Размытый сгусток мрака, движущийся по склону громадного и неподвижного, но столь же черного сгустка, – вот все, что даже самый острый глаз сумел бы различить при виде этих двух всадников. По временам к свисту бури в ветвях сосен примешивалось испуганное конское ржание или сноп искр от удара по камню вдруг вырывался из-под железной подковы – это было все, что могли уловить взгляд и слух путников.

Гроза между тем неумолимо приближалась. Порывы ветра, налетая один за другим, несли с собой тучи пыли, швыряя их в глаза всадникам и лошадям. Ветви деревьев корчились и скрипели под этими бешеными накатами; со дна долины неслись жалобные стоны. Казалось, этот звук перекатывался по скалам, с трудом взбирался по склону горы, содрогавшейся и словно готовой рухнуть. И всякий раз, когда ураган, будто грозное исчадие земных недр, с воем рвался в небеса, обломки скал, выломанные из своего гранитного ложа, и вековые деревья, вырванные с корнем, обрушивались в пропасть. Их падение напоминало прыжок самоубийцы, безрассудно устремившегося навстречу гибели.

Нет ничего страшнее, чем разрушение, совершаемое во тьме, и ничто не наполняет душу таким ужасом, как грохот средь мрака. Опасность, которую невозможно увидеть, не поддается оценке разума и разрастается до чудовищных размеров, ибо воображение, охваченное страхом, не ведает границ между немыслимым и возможным.

Внезапно ветер стих, шум бури умолк. Воцарилась глухая тишина, все вокруг замерло в томительном ожидании грозы.

II

Странное видение

Перед ними предстала молодая девушка, босая, с голыми руками и распущенными волосами, едва прикрытыми черным капюшоном, раздувавшимся от ветра, в юбке неопределенного красноватого оттенка, ярко сверкнувшей при свете молнии. Ее черты поражали странной диковатой красотой. Рука девушки сжимала веревку, другим концом обвитую вокруг шеи какого-то рогатого животного.

Вот какое видение явилось на противоположном краю Адской Бездны двум юношам.

Молния погасла, и вместе с ней растворился во мраке таинственный призрак.

– Ты видел, Самуил? – насилу выдохнул Юлиус, с трудом приходя в себя.

– Да уж, черт возьми! И видел и слышал.

III

Майское утро. Заря юности

На следующее утро, проснувшись в великолепной постели, Юлиус не сразу смог припомнить, где он находится.

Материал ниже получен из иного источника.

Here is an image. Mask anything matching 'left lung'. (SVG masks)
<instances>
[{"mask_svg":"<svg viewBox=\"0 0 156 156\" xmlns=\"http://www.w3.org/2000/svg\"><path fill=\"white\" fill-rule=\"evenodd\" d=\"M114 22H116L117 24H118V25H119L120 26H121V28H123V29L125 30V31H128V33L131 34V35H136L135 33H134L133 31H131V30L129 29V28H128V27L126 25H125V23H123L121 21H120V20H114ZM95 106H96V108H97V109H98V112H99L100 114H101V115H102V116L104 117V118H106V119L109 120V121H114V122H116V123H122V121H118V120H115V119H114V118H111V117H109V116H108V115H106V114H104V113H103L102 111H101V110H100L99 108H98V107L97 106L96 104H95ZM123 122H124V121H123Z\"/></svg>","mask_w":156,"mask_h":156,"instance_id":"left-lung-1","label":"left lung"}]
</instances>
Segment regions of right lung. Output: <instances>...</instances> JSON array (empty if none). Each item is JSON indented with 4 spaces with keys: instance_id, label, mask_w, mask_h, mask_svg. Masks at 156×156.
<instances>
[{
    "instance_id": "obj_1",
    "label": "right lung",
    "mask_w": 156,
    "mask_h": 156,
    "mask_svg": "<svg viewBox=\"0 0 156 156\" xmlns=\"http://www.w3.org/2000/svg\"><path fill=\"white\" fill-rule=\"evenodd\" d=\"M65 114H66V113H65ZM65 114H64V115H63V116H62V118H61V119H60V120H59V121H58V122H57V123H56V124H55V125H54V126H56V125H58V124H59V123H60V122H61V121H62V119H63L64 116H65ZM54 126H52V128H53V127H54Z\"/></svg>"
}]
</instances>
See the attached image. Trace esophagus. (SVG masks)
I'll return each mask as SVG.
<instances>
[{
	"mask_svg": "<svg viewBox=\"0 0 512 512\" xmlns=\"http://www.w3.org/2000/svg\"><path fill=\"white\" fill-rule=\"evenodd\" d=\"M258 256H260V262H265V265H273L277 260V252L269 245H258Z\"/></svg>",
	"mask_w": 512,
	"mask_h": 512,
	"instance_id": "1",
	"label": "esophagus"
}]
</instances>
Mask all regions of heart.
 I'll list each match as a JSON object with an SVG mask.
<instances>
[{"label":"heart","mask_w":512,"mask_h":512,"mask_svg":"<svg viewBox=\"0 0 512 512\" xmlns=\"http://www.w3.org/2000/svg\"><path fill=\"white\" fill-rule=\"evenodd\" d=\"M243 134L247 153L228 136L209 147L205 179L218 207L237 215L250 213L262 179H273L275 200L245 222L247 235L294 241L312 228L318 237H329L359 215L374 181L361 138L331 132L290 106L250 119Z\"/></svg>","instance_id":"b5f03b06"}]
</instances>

Он открыл глаза. Веселый солнечный луч, полный живительной энергии, проскользнув сквозь щель в ставнях, беспечно играл на добела вымытом деревянном полу. Из рощи доносилось пение птиц – их звонкие голоса выводили мелодию, как бы сопровождавшую этот радостный танец света.

Юлиус спрыгнул с кровати. Домашнее платье и туфли, заботливо приготовленные, ждали его. Он оделся и подошел к окну.

Едва он толкнул ставни, как сквозь открытое окно в комнату хлынули потоки света, птичьего пения и ароматов. Окно выходило в прелестный сад, полный цветов и птиц. За ним виднелась долина Неккара, живописность которой подчеркивалась блеском речных струй, а еще дальше, на горизонте, высились горы.

И надо всем этим сияло майское безоблачное утро, в воздухе, на земле, в каждой травинке трепетала жизнь, такая свежая и щедрая, какой она бывает лишь в благодатную пору весны.

IV

Пять часов, промелькнувшие как пять минут

У пастора Шрайбера было суровое, честное лицо немецкого священника, привыкшего неукоснительно придерживаться в собственной жизни заповедей, которые он проповедует другим. Это был мужчина лет сорока пяти, следовательно, еще не старый. Его лицо хранило отпечаток вдумчивой, несколько меланхолической доброты. Вдумчивость приличествовала его роду занятий, меланхолия была следствием пережитых утрат. Потеря жены и дочери оставила неизгладимый след: чувствовалось, что человек этот безутешен. Тень земной скорби, омрачавшая его лицо, казалось, ведет непрестанную борьбу с врачующим душу светом христианского упования.

Он пожал руки молодым людям, осведомился, хорошо ли им спалось, и поблагодарил за то, что вчера вечером они соблаговолили постучаться в его дверь.

Минуту спустя колокольчик прозвонил к обеду.

– Идемте же, господа, – произнес пастор. – Моя дочь ждет нас. Я покажу вам дорогу.

– Он не поинтересовался нашими именами, – шепнул Самуил на ухо Юлиусу. – Впрочем, и ни к чему их здесь сообщать. Твое может смутить скромность малютки своим блеском, мое – оскорбить благочестивый слух добряка-папаши своим еврейским звучанием.